Hisagi Cuma nyengir kuda.
“Rawitnya mana?” tanyaku sambil mengunyah makanan kesukaanku ini.
“Kamu lupa apa kata dokter? KAMU KAN NGGAK BOLEH MAKAN CABE~”
“Satu aja deh, Hisagi.. Masa nggak boleh, sihh??”
“Pokonya nggak boleh, aku nggak akan ngasih sebiji cabe pun padamu. Ntar kamu nggak sembuh-sembuh!”
Aku manyun, tapi akhirnya aku mengalah. Hisagi terlalu perhatian padaku.
“Kau tahu dari mana kalau aku tidak boleh makan cabe?” tanyaku heran.
“Dokter yang merawatmu menjelaskan segala sesuatu tentang penyakitmu padaku. Jadi, yah, aku cukup banyak tahu tentang itu,” jawab Hisagi cengengesan.
“Lalu mengenai risoles ini, sebetulnya kakakmu lah yang memberitahukannya. Waktu itu aku berkunjung ke rumahmu, tapi ternyata kamu sedang pergi dengan Ichigo. Yah, kakakmu menceritakan sedikit banyak tentang kamu.” Sambungnya.
“...”
Kurasakan pipiku sedikit memerah.
“Kau tahu, Nanao, melihatmu bersama dengan Ichigo, hatiku terasa sakit. Apalagi waktu itu aku melihat, ternyata Ichigo masih PDKT dengan Rukia. Saat itu aku berniat untuk memberi tahu mu. Tapi, kupikir, tak ada guna nya, karena kau tidak akan percaya padaku.” Kata Hisagi lagi.
“Hisagi..” kataku pendek, lalu memegang tangannya.
Semburat merah pun muncul dari pipinya.
“Yeah, Nanao?”
“Thankyou banget.
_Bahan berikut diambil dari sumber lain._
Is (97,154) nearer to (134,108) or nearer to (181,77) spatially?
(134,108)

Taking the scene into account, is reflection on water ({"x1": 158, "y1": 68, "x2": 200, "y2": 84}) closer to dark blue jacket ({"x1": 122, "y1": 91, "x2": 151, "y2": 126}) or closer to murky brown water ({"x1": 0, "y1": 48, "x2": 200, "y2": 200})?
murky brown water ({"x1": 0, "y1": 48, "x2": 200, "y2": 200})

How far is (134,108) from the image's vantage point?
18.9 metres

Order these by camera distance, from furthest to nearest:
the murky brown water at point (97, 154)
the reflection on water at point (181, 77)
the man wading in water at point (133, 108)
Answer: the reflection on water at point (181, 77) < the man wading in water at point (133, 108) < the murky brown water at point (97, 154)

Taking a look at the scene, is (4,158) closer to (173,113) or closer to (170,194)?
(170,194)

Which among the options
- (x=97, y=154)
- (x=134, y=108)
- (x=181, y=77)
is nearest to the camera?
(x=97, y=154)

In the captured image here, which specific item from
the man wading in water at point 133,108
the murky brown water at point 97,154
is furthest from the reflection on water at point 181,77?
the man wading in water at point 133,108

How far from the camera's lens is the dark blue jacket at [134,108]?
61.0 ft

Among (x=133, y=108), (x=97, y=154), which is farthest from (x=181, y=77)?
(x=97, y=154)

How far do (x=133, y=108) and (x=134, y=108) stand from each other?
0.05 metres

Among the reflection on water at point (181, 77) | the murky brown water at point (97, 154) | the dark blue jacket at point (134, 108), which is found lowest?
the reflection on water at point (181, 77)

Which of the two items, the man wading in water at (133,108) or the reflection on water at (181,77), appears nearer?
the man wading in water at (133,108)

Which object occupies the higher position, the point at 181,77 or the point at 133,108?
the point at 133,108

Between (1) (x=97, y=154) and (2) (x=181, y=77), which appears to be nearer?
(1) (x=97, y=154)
Thankyou very much for your attention to me.”
“You’re welcome, Nanao.”
.
.
2 bulan kemudian..
“Ciee, yang baru jadian, nih!” ledek Hinamori padaku.
Yah, aku memang baru saja jadian dengan Hisagi. Siapa sangka, perhatian yang diberikan Hisagi padaku, telah meluluhkan hatiku pada pria yang memiliki goresan di pipi kiri nya itu.
“Ih, apaan sih, Hinamori-kun..” jawabku. Semburat merah muncul di kedua pipiku.
Teman-temanku yang lain pun tertawa. Termasuk Ichigo dan Rukia. Aku sudah merelakan mereka berdua.
Yeah, mencintai seseorang boleh-boleh saja. Tapi dicintai oleh seseorang adalah kebahagiaan yang tiada tara. Teori cinta yang dad ceritakan, memang bukan sekedar teori, tapi kenyataan.